--- Document excerpt Enclosed Below ---

People v. Hector

Decision Date24 May 1951
Docket NumberCr. 4587
CourtCalifornia Court of Appeals Court of Appeals
PartiesPEOPLE v. HECTOR.

Gladys Towles Root, Los Angeles, for appellant.

Edmund G. Brown, Atty. Gen., William E. James, Deputy Atty. Gen., for respondent.

DRAPEAU, Justice.

The father, grandfather, and a friend, took a ten-year-old boy and an eight-year-old girl to the beach on a Sunday morning. The men saw the children safely seated on the beach, and drove away in their car, to purchase some candy bars for them. In a few minutes they came back with the candy bars. Then they left again on some business of their own. This time they were gone for a half hour or so.

Before they left, the men noticed defendant walking up and down the beach. Defendant was clad in blue overalls and a brown shirt, and had a bucket in his hand. The men thought he was a fisherman.

When they came back the second time, the men saw defendant kneeling on the sand in front of the little girl, with his hands on her legs. In the meantime defendant had discarded his pants and brown shirt, and was clad in t-shirt and shorts. The rest of his clothing and his bucket were in a little pile a short distance away on the beach.

The grandfather ran toward defendant's clothing, thinking to intercept him there. When defendant saw the grandfather, he too ran for his clothing, and sure enough the two men met near the clothing and the bucket. The grandfather hit defendant with his fist, and called the police. Defendant said: '* * * all at once, like a bolt of lightning hit me, I was caught in the mouth and I was knocked back into the water.'

Defendant was arrested, charged with, and convicted by the court of violation of Penal Code Section 288. He admitted a prior conviction in Mississippi, and imprisonment in that state, for the same type of offense. On his trial, on cross-examination, he admitted another conviction and imprisonment, in Arizona, for the same type of crime.

On the trial, the boy and girl testified to criminal acts upon the girl by defendant. Their testimony, along with the testimony of the father and grandfather, amply supports the verdict of the trial court.

Defendant testified that what he did was done with no unlawful intent; and he denied that he had his pants and brown shirt off.

Defendant's first contention on appeal, that the evidence does not support the verdict, is untenable. The substantial-evidence rule here applied needs no extended citation of authority. People v. Jones, 36 Cal.2d 373, 224 P.2d 353.

Defendant's second contention is that the trial court was required to follow Section 5500 et seq. of the Welfare and Institutions Code, relative to sexual psychopaths.

In 1950 the Legislature amended Section 5501 to read, in part, as follows: '(c) When a person is convicted of a sex offense involving a child under 14 years of age and it is a felony, the court shall adjourn the proceeding or suspend the sentence, as the case may be, and shall certify the person for hearing and examination by the superior court of the county to determine whether the person is a sexual psychopath within the meaning of this chapter.' St.1950, 1st Ex.Sess., p. 440.

--- End of Enclosed Document excerpt ---
--- Material shown Enclosed Below ---

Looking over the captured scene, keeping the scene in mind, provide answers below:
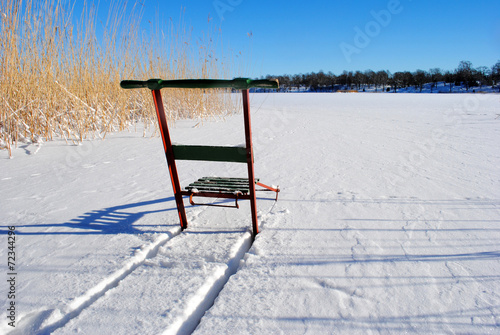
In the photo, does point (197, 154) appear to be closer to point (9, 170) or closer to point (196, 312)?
point (196, 312)

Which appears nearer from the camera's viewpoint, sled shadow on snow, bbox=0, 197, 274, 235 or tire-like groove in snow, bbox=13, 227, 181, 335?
tire-like groove in snow, bbox=13, 227, 181, 335

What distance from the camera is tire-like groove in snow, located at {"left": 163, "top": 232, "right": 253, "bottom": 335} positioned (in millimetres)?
1125

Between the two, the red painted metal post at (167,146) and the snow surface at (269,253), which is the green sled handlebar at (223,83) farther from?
the snow surface at (269,253)

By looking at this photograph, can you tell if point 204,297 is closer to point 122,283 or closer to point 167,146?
point 122,283

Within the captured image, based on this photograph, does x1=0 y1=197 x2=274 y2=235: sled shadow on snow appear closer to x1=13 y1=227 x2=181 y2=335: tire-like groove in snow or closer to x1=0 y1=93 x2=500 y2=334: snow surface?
x1=0 y1=93 x2=500 y2=334: snow surface

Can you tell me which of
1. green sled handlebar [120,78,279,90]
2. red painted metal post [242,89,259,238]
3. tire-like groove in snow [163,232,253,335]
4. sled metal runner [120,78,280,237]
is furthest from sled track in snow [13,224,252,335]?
green sled handlebar [120,78,279,90]

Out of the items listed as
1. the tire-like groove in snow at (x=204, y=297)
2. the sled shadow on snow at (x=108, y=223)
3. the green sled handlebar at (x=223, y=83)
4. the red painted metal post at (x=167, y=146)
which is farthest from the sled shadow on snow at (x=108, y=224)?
the green sled handlebar at (x=223, y=83)

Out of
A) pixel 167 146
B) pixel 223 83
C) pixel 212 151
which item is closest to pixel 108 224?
pixel 167 146

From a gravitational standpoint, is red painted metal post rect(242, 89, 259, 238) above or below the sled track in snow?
above

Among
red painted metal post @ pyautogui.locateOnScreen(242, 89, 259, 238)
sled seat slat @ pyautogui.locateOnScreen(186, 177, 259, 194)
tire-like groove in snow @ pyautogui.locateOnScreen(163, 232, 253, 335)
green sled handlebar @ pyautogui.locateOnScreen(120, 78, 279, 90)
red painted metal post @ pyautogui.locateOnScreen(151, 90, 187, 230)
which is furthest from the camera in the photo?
sled seat slat @ pyautogui.locateOnScreen(186, 177, 259, 194)

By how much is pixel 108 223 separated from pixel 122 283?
0.80 meters

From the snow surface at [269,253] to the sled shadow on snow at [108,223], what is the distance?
1 cm

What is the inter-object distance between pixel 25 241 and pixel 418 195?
2734 millimetres

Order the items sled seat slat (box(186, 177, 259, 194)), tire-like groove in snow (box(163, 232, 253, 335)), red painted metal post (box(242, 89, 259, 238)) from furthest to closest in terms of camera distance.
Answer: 1. sled seat slat (box(186, 177, 259, 194))
2. red painted metal post (box(242, 89, 259, 238))
3. tire-like groove in snow (box(163, 232, 253, 335))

--- End of Enclosed Material shown ---

◆ **Apply what you read**:
1. Answer these questions from the People v. Hector opinion:
(a) What did the defendant have in his hand when the men first noticed him on the beach?
(b) In which two states had the defendant previously been convicted and imprisoned for the same type of offense?
(c) Which Penal Code section was the defendant convicted of violating?
2. Quote the People v. Hector opinion word for word, starting at "On the trial, the" and ending at "brown shirt off.".

◆ **Results in order**:
1.
(a) A bucket.
(b) Mississippi and Arizona.
(c) Section 288.

2.
On the trial, the boy and girl testified to criminal acts upon the girl by defendant. Their testimony, along with the testimony of the father and grandfather, amply supports the verdict of the trial court.

Defendant testified that what he did was done with no unlawful intent; and he denied that he had his pants and brown shirt off.